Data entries
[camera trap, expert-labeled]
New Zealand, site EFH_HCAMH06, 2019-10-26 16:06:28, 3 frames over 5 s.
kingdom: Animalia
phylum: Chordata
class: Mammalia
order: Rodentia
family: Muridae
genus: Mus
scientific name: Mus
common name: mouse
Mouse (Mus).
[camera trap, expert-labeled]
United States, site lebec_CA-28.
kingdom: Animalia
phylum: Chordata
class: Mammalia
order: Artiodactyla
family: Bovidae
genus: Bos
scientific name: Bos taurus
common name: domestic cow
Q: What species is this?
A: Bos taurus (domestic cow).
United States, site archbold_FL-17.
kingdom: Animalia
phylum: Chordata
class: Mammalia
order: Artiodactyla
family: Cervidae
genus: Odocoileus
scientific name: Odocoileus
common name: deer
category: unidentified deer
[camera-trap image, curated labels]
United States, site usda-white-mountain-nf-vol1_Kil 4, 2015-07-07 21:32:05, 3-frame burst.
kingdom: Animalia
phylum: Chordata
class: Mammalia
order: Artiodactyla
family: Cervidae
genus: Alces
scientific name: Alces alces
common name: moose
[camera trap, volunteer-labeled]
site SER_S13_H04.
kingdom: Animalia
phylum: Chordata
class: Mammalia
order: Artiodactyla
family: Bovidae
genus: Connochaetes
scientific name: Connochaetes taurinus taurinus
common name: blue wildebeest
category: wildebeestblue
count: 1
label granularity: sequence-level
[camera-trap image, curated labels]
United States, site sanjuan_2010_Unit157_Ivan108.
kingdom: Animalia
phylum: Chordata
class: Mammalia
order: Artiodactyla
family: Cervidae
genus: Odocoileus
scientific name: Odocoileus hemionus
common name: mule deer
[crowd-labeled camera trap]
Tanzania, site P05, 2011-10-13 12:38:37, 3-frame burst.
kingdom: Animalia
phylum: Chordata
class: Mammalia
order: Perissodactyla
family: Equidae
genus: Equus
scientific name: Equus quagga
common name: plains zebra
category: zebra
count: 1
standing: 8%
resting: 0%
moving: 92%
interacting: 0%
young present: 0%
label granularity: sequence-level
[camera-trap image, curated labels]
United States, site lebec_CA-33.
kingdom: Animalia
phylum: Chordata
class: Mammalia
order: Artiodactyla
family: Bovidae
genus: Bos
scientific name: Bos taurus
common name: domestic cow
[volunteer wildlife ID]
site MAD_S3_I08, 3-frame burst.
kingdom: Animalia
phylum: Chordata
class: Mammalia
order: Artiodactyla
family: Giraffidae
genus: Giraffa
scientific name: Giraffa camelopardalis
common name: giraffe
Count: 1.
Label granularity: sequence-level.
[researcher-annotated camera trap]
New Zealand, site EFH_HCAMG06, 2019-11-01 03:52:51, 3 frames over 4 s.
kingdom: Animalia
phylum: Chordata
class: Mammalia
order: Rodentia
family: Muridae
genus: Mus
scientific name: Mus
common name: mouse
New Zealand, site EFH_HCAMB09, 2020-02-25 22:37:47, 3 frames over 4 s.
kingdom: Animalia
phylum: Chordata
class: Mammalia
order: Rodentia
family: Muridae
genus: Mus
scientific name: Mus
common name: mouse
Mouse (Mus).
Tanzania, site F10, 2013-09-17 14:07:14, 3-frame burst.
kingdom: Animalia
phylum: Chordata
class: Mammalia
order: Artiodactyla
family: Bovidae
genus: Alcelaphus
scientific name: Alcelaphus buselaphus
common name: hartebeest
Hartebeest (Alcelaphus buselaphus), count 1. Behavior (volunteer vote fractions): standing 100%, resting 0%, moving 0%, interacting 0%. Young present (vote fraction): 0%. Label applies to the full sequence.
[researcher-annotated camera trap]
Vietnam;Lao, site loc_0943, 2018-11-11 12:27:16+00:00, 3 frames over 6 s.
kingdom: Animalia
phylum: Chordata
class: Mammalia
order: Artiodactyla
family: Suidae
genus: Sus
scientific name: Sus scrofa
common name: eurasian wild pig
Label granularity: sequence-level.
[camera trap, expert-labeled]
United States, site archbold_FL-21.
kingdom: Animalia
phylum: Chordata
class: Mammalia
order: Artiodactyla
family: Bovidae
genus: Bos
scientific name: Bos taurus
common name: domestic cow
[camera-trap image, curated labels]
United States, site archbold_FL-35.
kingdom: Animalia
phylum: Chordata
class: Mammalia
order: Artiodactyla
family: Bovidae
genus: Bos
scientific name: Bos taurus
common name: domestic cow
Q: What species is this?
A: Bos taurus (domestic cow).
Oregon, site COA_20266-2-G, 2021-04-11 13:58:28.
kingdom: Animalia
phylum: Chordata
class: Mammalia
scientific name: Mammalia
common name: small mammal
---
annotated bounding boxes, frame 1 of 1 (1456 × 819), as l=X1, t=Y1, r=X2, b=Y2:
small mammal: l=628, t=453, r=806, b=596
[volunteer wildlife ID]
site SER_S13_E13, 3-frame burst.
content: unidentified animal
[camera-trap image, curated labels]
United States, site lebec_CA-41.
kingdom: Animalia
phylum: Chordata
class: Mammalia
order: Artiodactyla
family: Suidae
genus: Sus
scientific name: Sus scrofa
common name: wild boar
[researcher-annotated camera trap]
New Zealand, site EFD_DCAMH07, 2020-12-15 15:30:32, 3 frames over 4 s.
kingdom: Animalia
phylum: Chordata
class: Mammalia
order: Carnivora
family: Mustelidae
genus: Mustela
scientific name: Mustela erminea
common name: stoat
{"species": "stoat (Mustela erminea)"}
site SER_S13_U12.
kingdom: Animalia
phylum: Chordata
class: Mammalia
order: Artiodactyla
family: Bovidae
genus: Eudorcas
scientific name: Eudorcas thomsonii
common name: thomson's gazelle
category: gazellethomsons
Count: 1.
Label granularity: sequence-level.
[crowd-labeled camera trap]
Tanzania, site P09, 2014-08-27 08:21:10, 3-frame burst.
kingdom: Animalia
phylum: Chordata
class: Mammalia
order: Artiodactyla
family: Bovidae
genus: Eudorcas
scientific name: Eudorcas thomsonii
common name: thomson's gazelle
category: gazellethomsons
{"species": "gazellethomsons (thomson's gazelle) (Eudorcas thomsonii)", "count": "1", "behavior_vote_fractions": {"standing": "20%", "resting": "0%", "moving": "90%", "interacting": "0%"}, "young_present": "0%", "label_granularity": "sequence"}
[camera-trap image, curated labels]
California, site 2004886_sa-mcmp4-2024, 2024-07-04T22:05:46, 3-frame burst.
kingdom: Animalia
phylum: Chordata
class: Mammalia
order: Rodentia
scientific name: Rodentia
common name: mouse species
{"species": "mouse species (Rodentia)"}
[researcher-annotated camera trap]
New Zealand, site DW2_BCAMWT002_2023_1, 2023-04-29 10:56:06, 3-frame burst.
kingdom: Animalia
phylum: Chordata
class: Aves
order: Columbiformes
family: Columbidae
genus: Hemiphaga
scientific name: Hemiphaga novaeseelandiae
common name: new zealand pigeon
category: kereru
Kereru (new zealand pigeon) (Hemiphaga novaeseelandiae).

### DESCRIPTION OF THE TASK:
Return the entries above in full and exactly as written.

### TASK ANSWER:
[camera trap, expert-labeled]
New Zealand, site EFH_HCAMH06, 2019-10-26 16:06:28, 3 frames over 5 s.
kingdom: Animalia
phylum: Chordata
class: Mammalia
order: Rodentia
family: Muridae
genus: Mus
scientific name: Mus
common name: mouse
Mouse (Mus).
[camera trap, expert-labeled]
United States, site lebec_CA-28.
kingdom: Animalia
phylum: Chordata
class: Mammalia
order: Artiodactyla
family: Bovidae
genus: Bos
scientific name: Bos taurus
common name: domestic cow
Q: What species is this?
A: Bos taurus (domestic cow).
United States, site archbold_FL-17.
kingdom: Animalia
phylum: Chordata
class: Mammalia
order: Artiodactyla
family: Cervidae
genus: Odocoileus
scientific name: Odocoileus
common name: deer
category: unidentified deer
[camera-trap image, curated labels]
United States, site usda-white-mountain-nf-vol1_Kil 4, 2015-07-07 21:32:05, 3-frame burst.
kingdom: Animalia
phylum: Chordata
class: Mammalia
order: Artiodactyla
family: Cervidae
genus: Alces
scientific name: Alces alces
common name: moose
[camera trap, volunteer-labeled]
site SER_S13_H04.
kingdom: Animalia
phylum: Chordata
class: Mammalia
order: Artiodactyla
family: Bovidae
genus: Connochaetes
scientific name: Connochaetes taurinus taurinus
common name: blue wildebeest
category: wildebeestblue
count: 1
label granularity: sequence-level
[camera-trap image, curated labels]
United States, site sanjuan_2010_Unit157_Ivan108.
kingdom: Animalia
phylum: Chordata
class: Mammalia
order: Artiodactyla
family: Cervidae
genus: Odocoileus
scientific name: Odocoileus hemionus
common name: mule deer
[crowd-labeled camera trap]
Tanzania, site P05, 2011-10-13 12:38:37, 3-frame burst.
kingdom: Animalia
phylum: Chordata
class: Mammalia
order: Perissodactyla
family: Equidae
genus: Equus
scientific name: Equus quagga
common name: plains zebra
category: zebra
count: 1
standing: 8%
resting: 0%
moving: 92%
interacting: 0%
young present: 0%
label granularity: sequence-level
[camera-trap image, curated labels]
United States, site lebec_CA-33.
kingdom: Animalia
phylum: Chordata
class: Mammalia
order: Artiodactyla
family: Bovidae
genus: Bos
scientific name: Bos taurus
common name: domestic cow
[volunteer wildlife ID]
site MAD_S3_I08, 3-frame burst.
kingdom: Animalia
phylum: Chordata
class: Mammalia
order: Artiodactyla
family: Giraffidae
genus: Giraffa
scientific name: Giraffa camelopardalis
common name: giraffe
Count: 1.
Label granularity: sequence-level.
[researcher-annotated camera trap]
New Zealand, site EFH_HCAMG06, 2019-11-01 03:52:51, 3 frames over 4 s.
kingdom: Animalia
phylum: Chordata
class: Mammalia
order: Rodentia
family: Muridae
genus: Mus
scientific name: Mus
common name: mouse
New Zealand, site EFH_HCAMB09, 2020-02-25 22:37:47, 3 frames over 4 s.
kingdom: Animalia
phylum: Chordata
class: Mammalia
order: Rodentia
family: Muridae
genus: Mus
scientific name: Mus
common name: mouse
Mouse (Mus).
Tanzania, site F10, 2013-09-17 14:07:14, 3-frame burst.
kingdom: Animalia
phylum: Chordata
class: Mammalia
order: Artiodactyla
family: Bovidae
genus: Alcelaphus
scientific name: Alcelaphus buselaphus
common name: hartebeest
Hartebeest (Alcelaphus buselaphus), count 1. Behavior (volunteer vote fractions): standing 100%, resting 0%, moving 0%, interacting 0%. Young present (vote fraction): 0%. Label applies to the full sequence.
[researcher-annotated camera trap]
Vietnam;Lao, site loc_0943, 2018-11-11 12:27:16+00:00, 3 frames over 6 s.
kingdom: Animalia
phylum: Chordata
class: Mammalia
order: Artiodactyla
family: Suidae
genus: Sus
scientific name: Sus scrofa
common name: eurasian wild pig
Label granularity: sequence-level.
[camera trap, expert-labeled]
United States, site archbold_FL-21.
kingdom: Animalia
phylum: Chordata
class: Mammalia
order: Artiodactyla
family: Bovidae
genus: Bos
scientific name: Bos taurus
common name: domestic cow
[camera-trap image, curated labels]
United States, site archbold_FL-35.
kingdom: Animalia
phylum: Chordata
class: Mammalia
order: Artiodactyla
family: Bovidae
genus: Bos
scientific name: Bos taurus
common name: domestic cow
Q: What species is this?
A: Bos taurus (domestic cow).
Oregon, site COA_20266-2-G, 2021-04-11 13:58:28.
kingdom: Animalia
phylum: Chordata
class: Mammalia
scientific name: Mammalia
common name: small mammal
---
annotated bounding boxes, frame 1 of 1 (1456 × 819), as l=X1, t=Y1, r=X2, b=Y2:
small mammal: l=628, t=453, r=806, b=596
[volunteer wildlife ID]
site SER_S13_E13, 3-frame burst.
content: unidentified animal
[camera-trap image, curated labels]
United States, site lebec_CA-41.
kingdom: Animalia
phylum: Chordata
class: Mammalia
order: Artiodactyla
family: Suidae
genus: Sus
scientific name: Sus scrofa
common name: wild boar
[researcher-annotated camera trap]
New Zealand, site EFD_DCAMH07, 2020-12-15 15:30:32, 3 frames over 4 s.
kingdom: Animalia
phylum: Chordata
class: Mammalia
order: Carnivora
family: Mustelidae
genus: Mustela
scientific name: Mustela erminea
common name: stoat
{"species": "stoat (Mustela erminea)"}
site SER_S13_U12.
kingdom: Animalia
phylum: Chordata
class: Mammalia
order: Artiodactyla
family: Bovidae
genus: Eudorcas
scientific name: Eudorcas thomsonii
common name: thomson's gazelle
category: gazellethomsons
Count: 1.
Label granularity: sequence-level.
[crowd-labeled camera trap]
Tanzania, site P09, 2014-08-27 08:21:10, 3-frame burst.
kingdom: Animalia
phylum: Chordata
class: Mammalia
order: Artiodactyla
family: Bovidae
genus: Eudorcas
scientific name: Eudorcas thomsonii
common name: thomson's gazelle
category: gazellethomsons
{"species": "gazellethomsons (thomson's gazelle) (Eudorcas thomsonii)", "count": "1", "behavior_vote_fractions": {"standing": "20%", "resting": "0%", "moving": "90%", "interacting": "0%"}, "young_present": "0%", "label_granularity": "sequence"}
[camera-trap image, curated labels]
California, site 2004886_sa-mcmp4-2024, 2024-07-04T22:05:46, 3-frame burst.
kingdom: Animalia
phylum: Chordata
class: Mammalia
order: Rodentia
scientific name: Rodentia
common name: mouse species
{"species": "mouse species (Rodentia)"}
[researcher-annotated camera trap]
New Zealand, site DW2_BCAMWT002_2023_1, 2023-04-29 10:56:06, 3-frame burst.
kingdom: Animalia
phylum: Chordata
class: Aves
order: Columbiformes
family: Columbidae
genus: Hemiphaga
scientific name: Hemiphaga novaeseelandiae
common name: new zealand pigeon
category: kereru
Kereru (new zealand pigeon) (Hemiphaga novaeseelandiae).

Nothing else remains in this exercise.